Leave out the pictures and copy everything else in the entries exactly.

• AVAILABLE RECORDS:
....

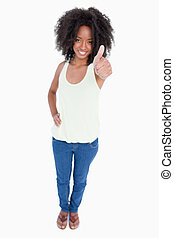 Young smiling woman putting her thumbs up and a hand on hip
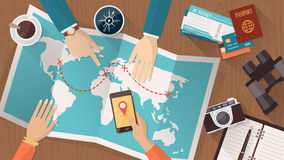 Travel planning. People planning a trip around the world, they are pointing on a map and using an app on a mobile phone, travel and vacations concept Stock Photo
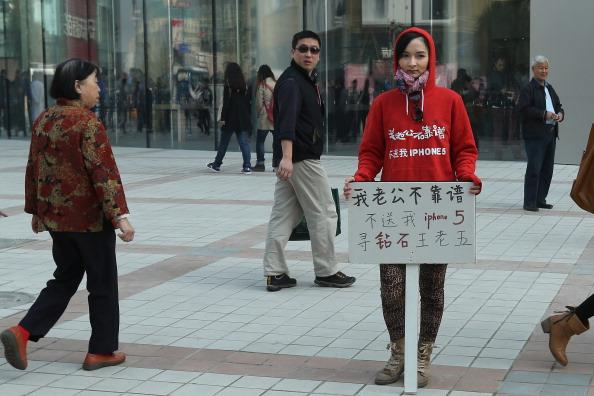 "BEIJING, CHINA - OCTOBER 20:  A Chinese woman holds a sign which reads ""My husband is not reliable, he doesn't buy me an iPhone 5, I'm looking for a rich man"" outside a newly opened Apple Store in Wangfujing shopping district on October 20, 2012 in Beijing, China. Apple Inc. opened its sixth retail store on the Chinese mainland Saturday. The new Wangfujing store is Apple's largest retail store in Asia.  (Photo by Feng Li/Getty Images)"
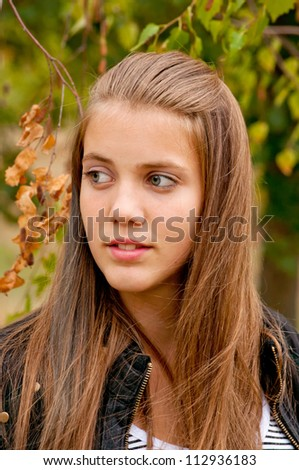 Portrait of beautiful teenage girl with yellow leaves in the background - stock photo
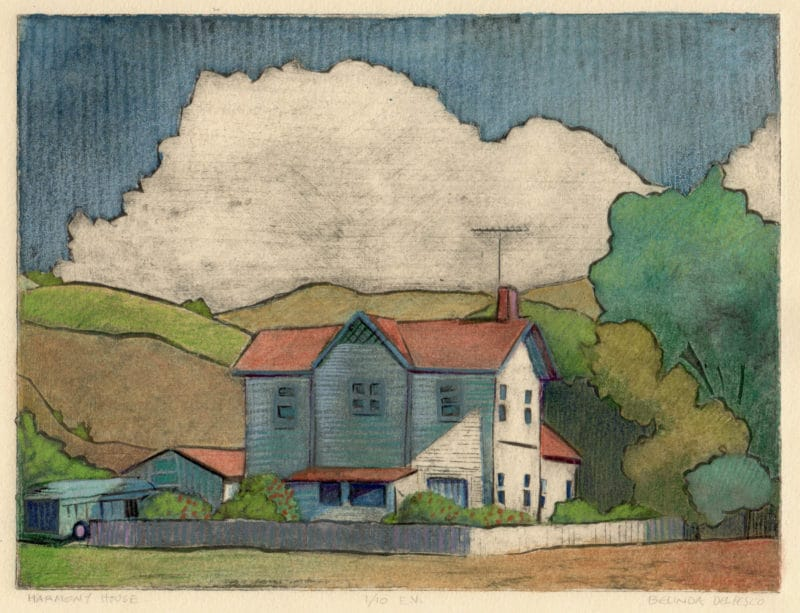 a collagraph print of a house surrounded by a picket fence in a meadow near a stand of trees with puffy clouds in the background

....

• TASK SOLUTION:
 Young smiling woman putting her thumbs up and a hand on hip
 Travel planning. People planning a trip around the world, they are pointing on a map and using an app on a mobile phone, travel and vacations concept Stock Photo
 "BEIJING, CHINA - OCTOBER 20:  A Chinese woman holds a sign which reads ""My husband is not reliable, he doesn't buy me an iPhone 5, I'm looking for a rich man"" outside a newly opened Apple Store in Wangfujing shopping district on October 20, 2012 in Beijing, China. Apple Inc. opened its sixth retail store on the Chinese mainland Saturday. The new Wangfujing store is Apple's largest retail store in Asia.  (Photo by Feng Li/Getty Images)"
 Portrait of beautiful teenage girl with yellow leaves in the background - stock photo
 a collagraph print of a house surrounded by a picket fence in a meadow near a stand of trees with puffy clouds in the background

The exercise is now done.